§ Task statement:
Please answer these questions about the forum thread on the hot water problem:
(a) In the advice on finding the faucet that bleeds through, what should be done after turning off one faucet?
(b) What did typo notice about the main water shut off?
(c) According to beenthere's last post, what could reduce water flow if its diaphragm is getting hard?

§ Extracted text:
Do that same test again. With all faucets running(including the clothes washer. If after the same amount of time. You still have hot water. One of them is bleeding cold water into the hot water line.

Then just go back through and turn off one faucet at a time. Wait a few minutes and see if the water gets cold, if not then turn the next one off. When you turn one on, and a few minutes later the shower is cold. That one is bleeding through.

While the bathroom vanity and show should be feed by the same line. Thats not always the case.


----------



## typo (Dec 7, 2009)

its odd i noticed this before but never thought anything about it but my main water shut off has another shut off below it.. Also is there any other adjustments i could be missing? This is the valve i have http://www.us.kohler.com/onlinecatalog/detail.jsp?item=210402

Could it be the brass valve housing thats allowing the water to mix? And cause this issue?


----------



## beenthere (Oct 11, 2008)

Not that I can think of at the moment.


----------



## typo (Dec 7, 2009)

here is what my shut off looks like


----------



## typo (Dec 7, 2009)

i adjusted the cap so when i turn the handle all the way it should only be allowing hot water thru the faucet. Even then it seems like the water still isn't as hot as it should be compared to other faucets, but the hot water pressure seems low is there a possible adjustment for this on my boiler? And could this be the root of the problem?


----------



## beenthere (Oct 11, 2008)

You could have a flow control valve on your line feeding the coil. And if its diaphram is getting hard. It can freduce water flow.


----------



## typo (Dec 7, 2009)

§ Data section:
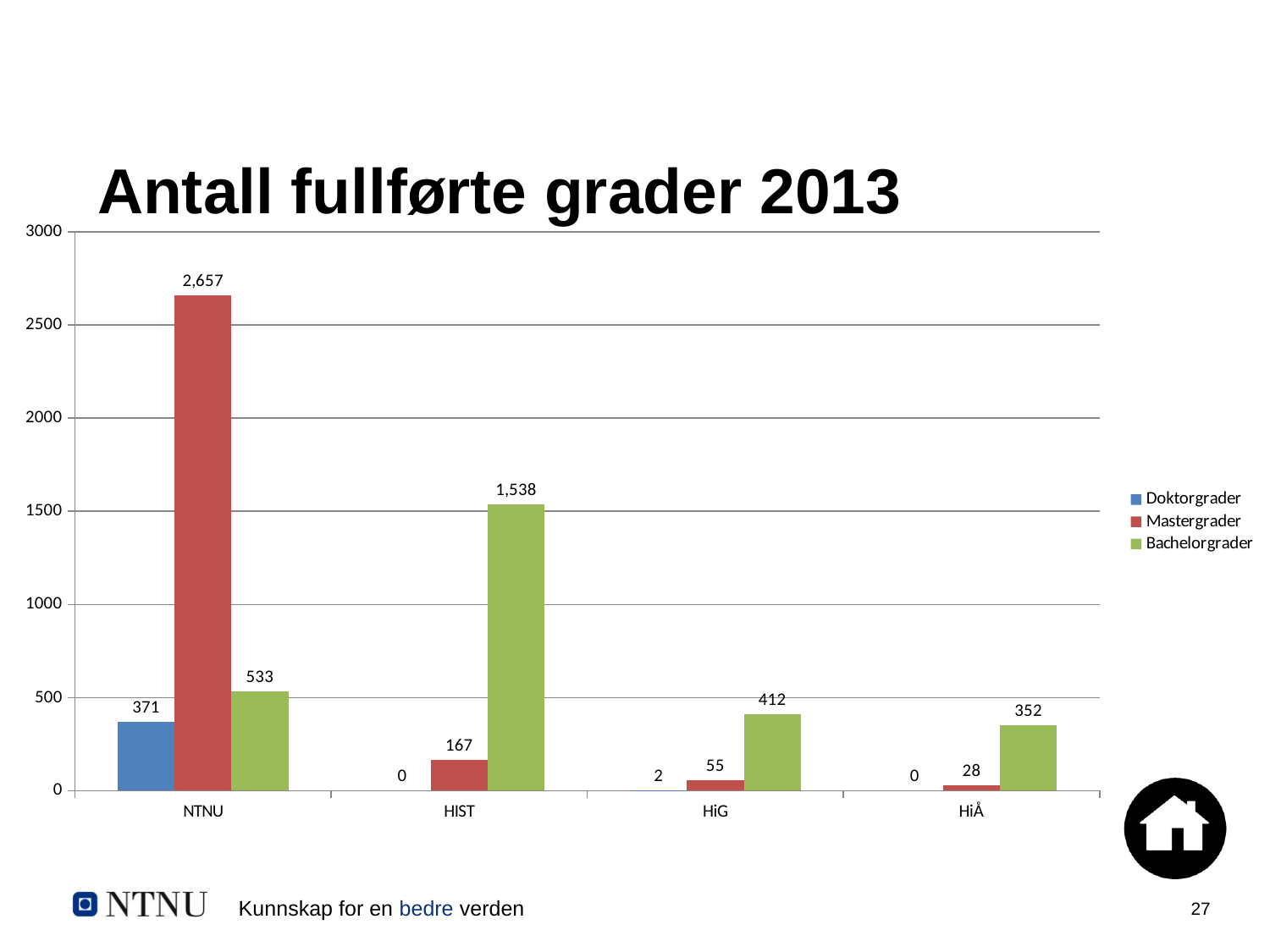
What is the title of the chart? Antall fullførte grader 2013 What kind of chart is shown on the slide? Bar chart What is the value for Bachelorgrader at HIST? 1,538 What is the value for Doktorgrader at HiG? 2 How many series does the legend list? 3 What is the value for Mastergrader at NTNU? 2,657 Which institution has the lowest value for Mastergrader? HiÅ Which is larger: Mastergrader at HIST or Mastergrader at HiG? Mastergrader at HIST How many institutions are shown on the x axis? 4 Which institution has the highest value for Bachelorgrader? HIST What is the value for Mastergrader at HiÅ? 28 What is the difference between Bachelorgrader at NTNU and Bachelorgrader at HiG? 121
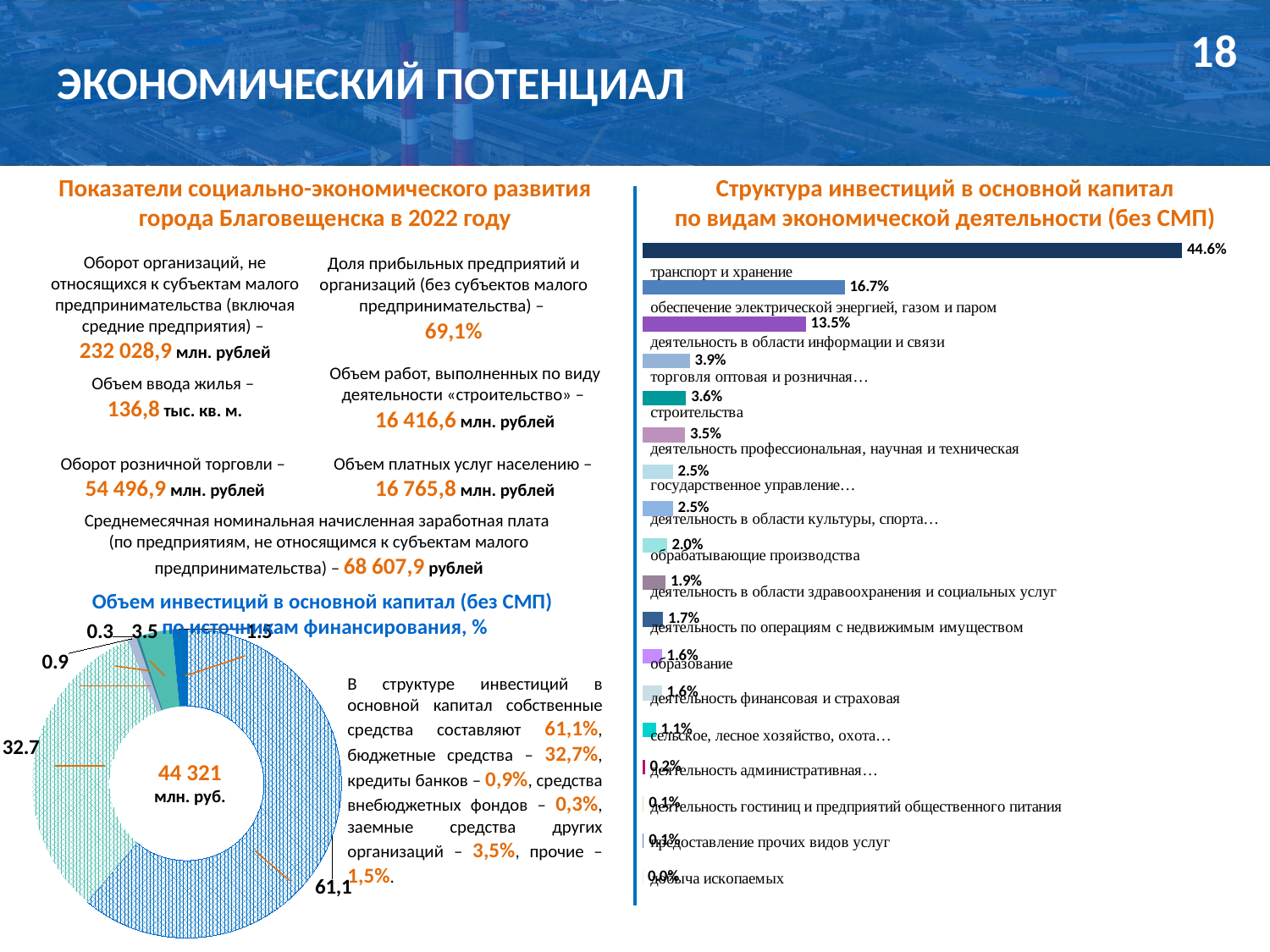
What type of chart is 'Структура инвестиций в основной капитал по видам экономической деятельности (без СМП)'? bar chart In the bar chart 'Структура инвестиций в основной капитал по видам экономической деятельности (без СМП)', which category has the highest value? транспорт и хранение How many slices does the doughnut chart 'Объем инвестиций в основной капитал (без СМП) по источникам финансирования, %' have? 6 In the bar chart 'Структура инвестиций в основной капитал по видам экономической деятельности (без СМП)', what is the value for 'транспорт и хранение'? 44.6% What value is printed in the centre of the doughnut chart 'Объем инвестиций в основной капитал (без СМП) по источникам финансирования, %'? 44 321 млн. руб. How many categories are shown in the bar chart 'Структура инвестиций в основной капитал по видам экономической деятельности (без СМП)'? 18 In the bar chart 'Структура инвестиций в основной капитал по видам экономической деятельности (без СМП)', which is larger: 'торговля оптовая и розничная…' or 'строительства'? торговля оптовая и розничная… In the bar chart 'Структура инвестиций в основной капитал по видам экономической деятельности (без СМП)', what is the value for 'деятельность в области информации и связи'? 13.5% In the doughnut chart 'Объем инвестиций в основной капитал (без СМП) по источникам финансирования, %', what is the largest slice value? 61,1 In the bar chart 'Структура инвестиций в основной капитал по видам экономической деятельности (без СМП)', which category has the lowest value? добыча ископаемых In the bar chart 'Структура инвестиций в основной капитал по видам экономической деятельности (без СМП)', what is the difference between 'транспорт и хранение' and 'обеспечение электрической энергией, газом и паром'? 27.9% What type of chart is 'Объем инвестиций в основной капитал (без СМП) по источникам финансирования, %'? doughnut chart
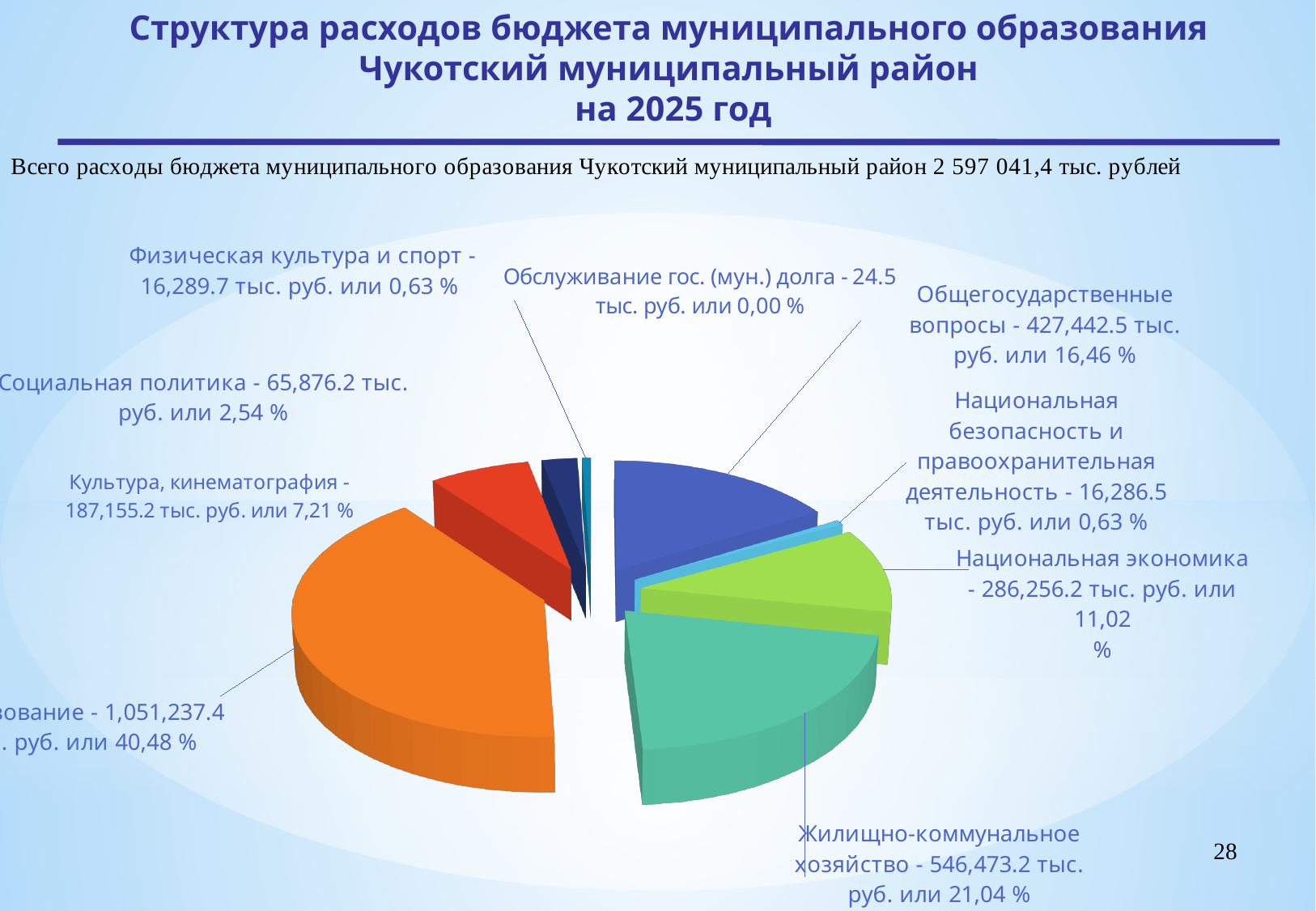
What is the amount for Жилищно-коммунальное хозяйство? 546,473.2 тыс. руб. How many expenditure categories are shown in the pie chart? 9 Which is larger: the amount for Социальная политика or for Культура, кинематография? Культура, кинематография What is the difference in amount between Жилищно-коммунальное хозяйство and Общегосударственные вопросы? 119,030.7 тыс. руб. What share of expenditure is Культура, кинематография? 7,21 % Which category has the smallest share of expenditure? Обслуживание гос. (мун.) долга What type of chart is shown on the slide? Pie chart What share of the budget expenditure goes to Общегосударственные вопросы? 16,46 % What is the difference in percentage share between Национальная экономика and Культура, кинематография? 3,81 % What is the amount for Национальная экономика? 286,256.2 тыс. руб. What total budget expenditure is stated on the slide? 2 597 041,4 тыс. рублей What is the combined amount for Физическая культура и спорт and Национальная безопасность и правоохранительная деятельность? 32,576.2 тыс. руб.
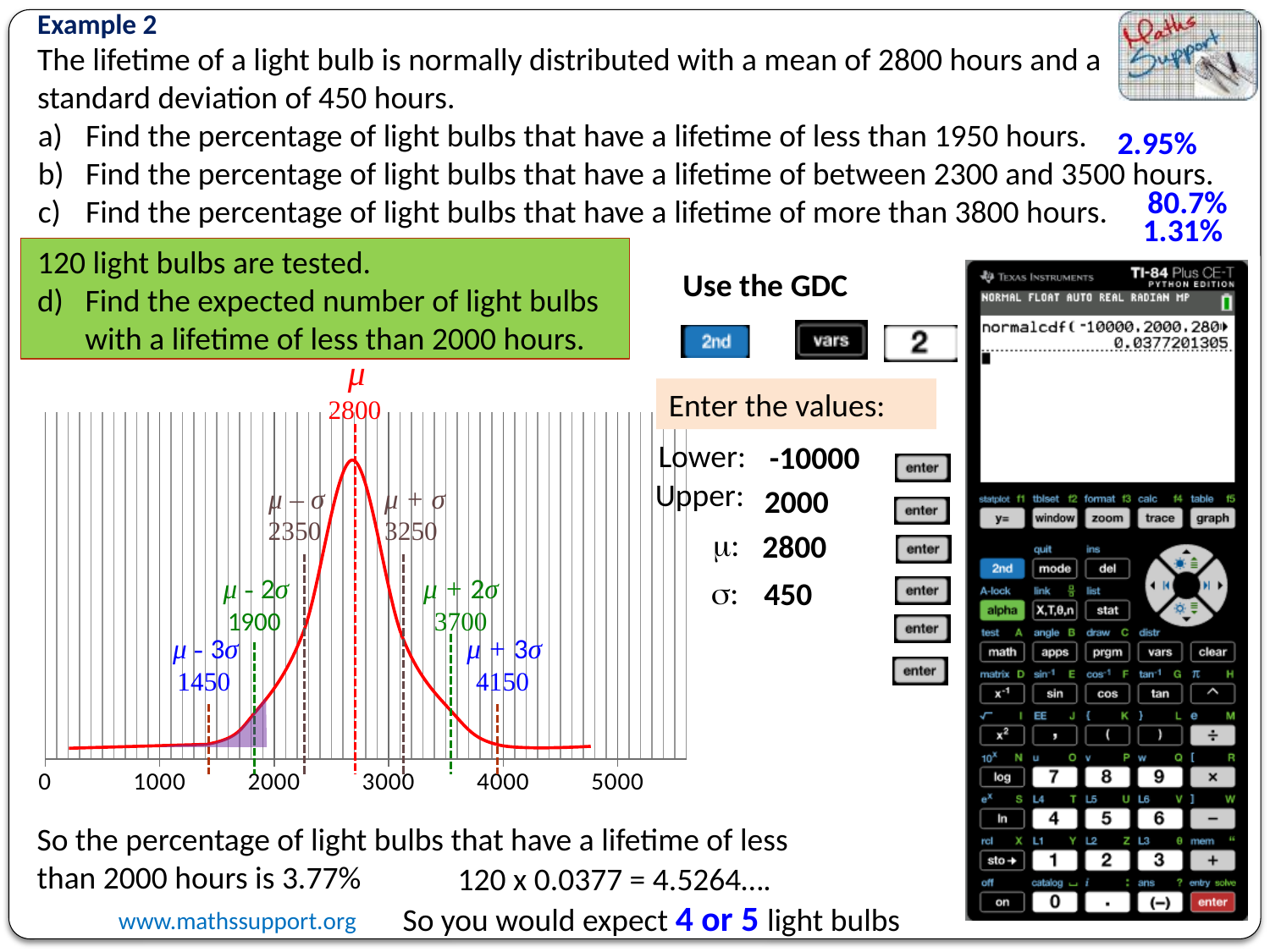
What value is labelled at the dashed line marked μ − 2σ? 1900 What value is labelled at the dashed line marked μ + 3σ? 4150 What is the difference between the values labelled μ + σ and μ − σ on the chart? 900 Is the shaded region under the curve located to the left or right of the peak? Left How many numbered tick labels are shown on the x axis of the chart? 6 What value is labelled at the dashed line marked μ + σ? 3250 What is the difference between the values labelled μ + 3σ and μ − 3σ on the chart? 2700 What value is labelled at the dashed line marked μ − σ? 2350 What colour is the curve drawn on the chart? Red What value is labelled at the peak of the curve, marked μ? 2800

§ Result:
(a) Wait a few minutes and see if the water gets cold; if it doesn't, turn the next one off.
(b) It has another shut off below it.
(c) A flow control valve on the line feeding the coil.